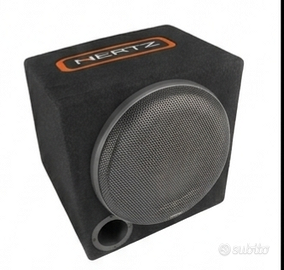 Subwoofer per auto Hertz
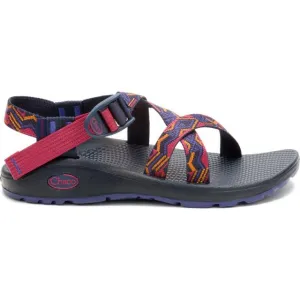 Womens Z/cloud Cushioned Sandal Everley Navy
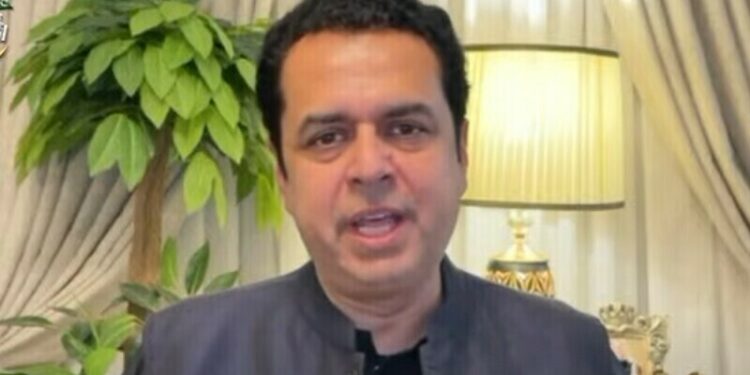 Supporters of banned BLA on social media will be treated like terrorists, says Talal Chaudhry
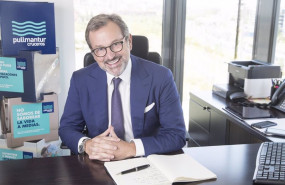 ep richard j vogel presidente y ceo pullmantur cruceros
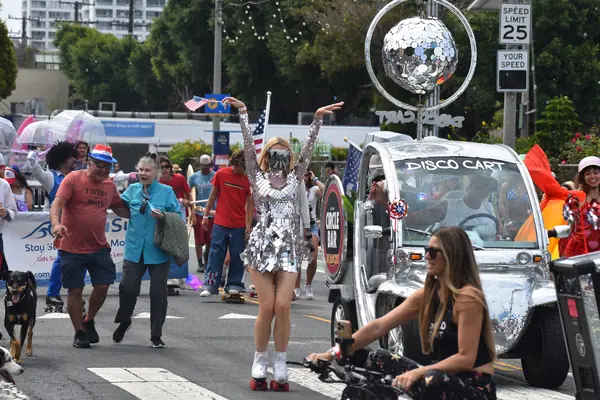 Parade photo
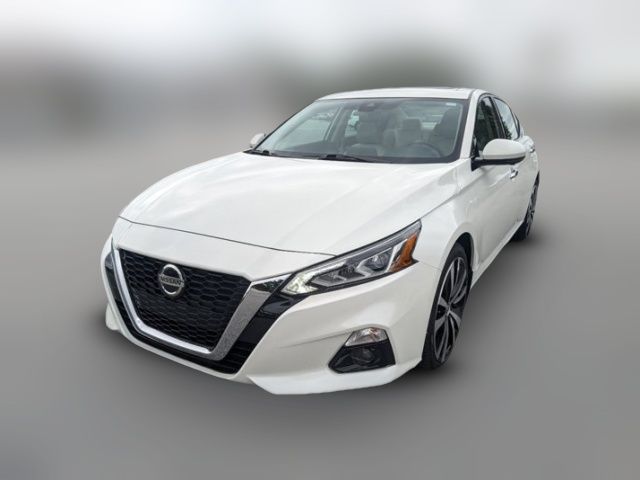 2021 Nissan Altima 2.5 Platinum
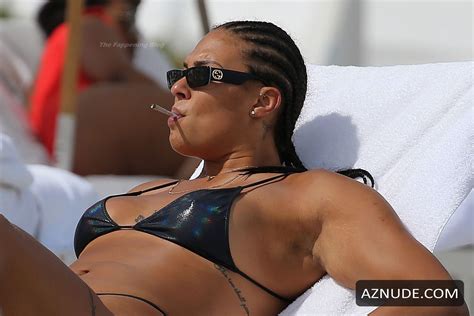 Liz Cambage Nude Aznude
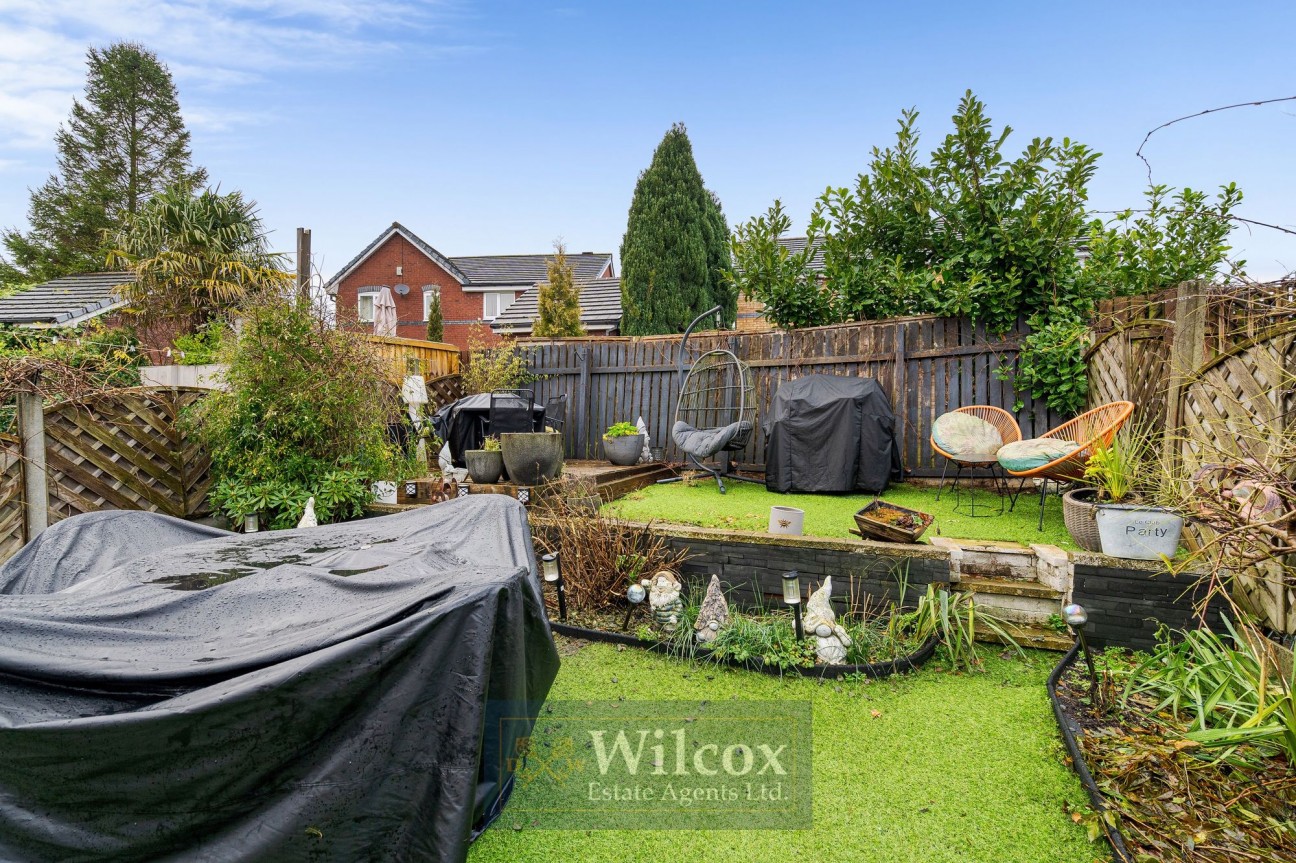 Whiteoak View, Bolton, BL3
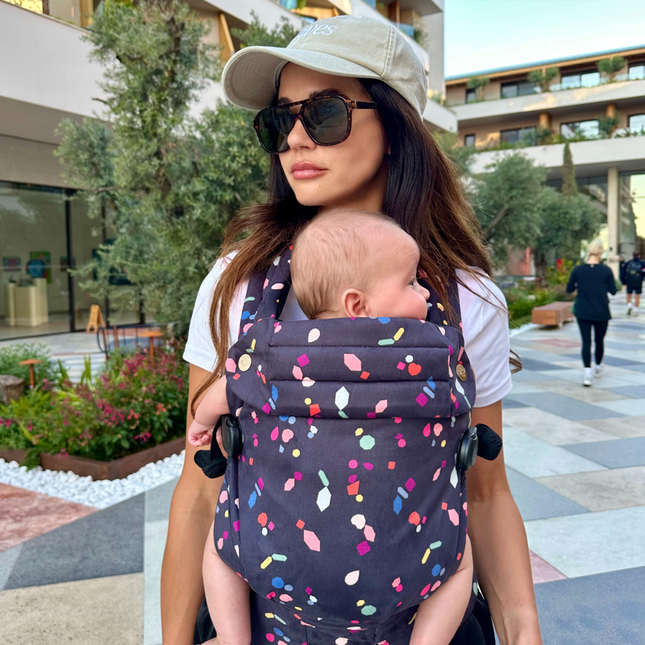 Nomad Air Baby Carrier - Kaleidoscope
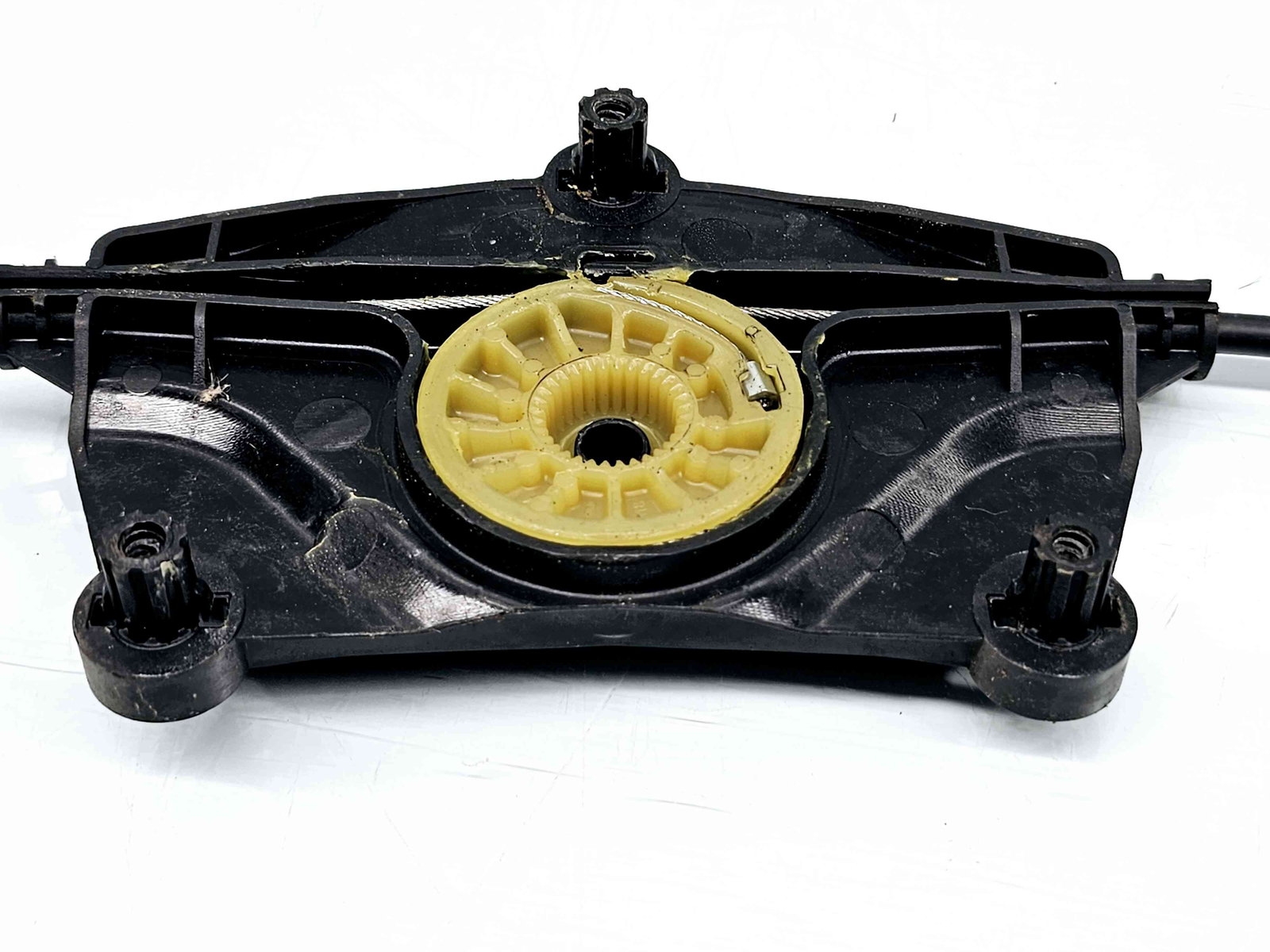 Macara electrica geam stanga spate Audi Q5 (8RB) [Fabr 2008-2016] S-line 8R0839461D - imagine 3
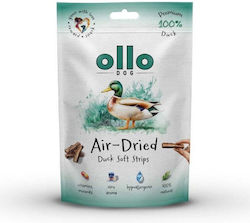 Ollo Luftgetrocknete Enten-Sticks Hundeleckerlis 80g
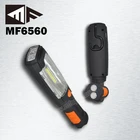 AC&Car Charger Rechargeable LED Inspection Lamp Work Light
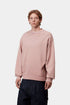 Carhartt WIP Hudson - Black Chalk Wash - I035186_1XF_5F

:::

▶ Problem:
Replace "Navy" with "Black" throughout the material above and write out every line again, with nothing else changed and the pictures left out.

▶ Solution to this exercise:
 Subwoofer per auto Hertz
 Womens Z/cloud Cushioned Sandal Everley Black
 Supporters of banned BLA on social media will be treated like terrorists, says Talal Chaudhry
 ep richard j vogel presidente y ceo pullmantur cruceros
 Parade photo
 2021 Nissan Altima 2.5 Platinum
 Liz Cambage Nude Aznude
 Whiteoak View, Bolton, BL3
 Nomad Air Baby Carrier - Kaleidoscope
 Macara electrica geam stanga spate Audi Q5 (8RB) [Fabr 2008-2016] S-line 8R0839461D - imagine 3
 Ollo Luftgetrocknete Enten-Sticks Hundeleckerlis 80g
 AC&Car Charger Rechargeable LED Inspection Lamp Work Light
 Carhartt WIP Hudson - Black Chalk Wash - I035186_1XF_5F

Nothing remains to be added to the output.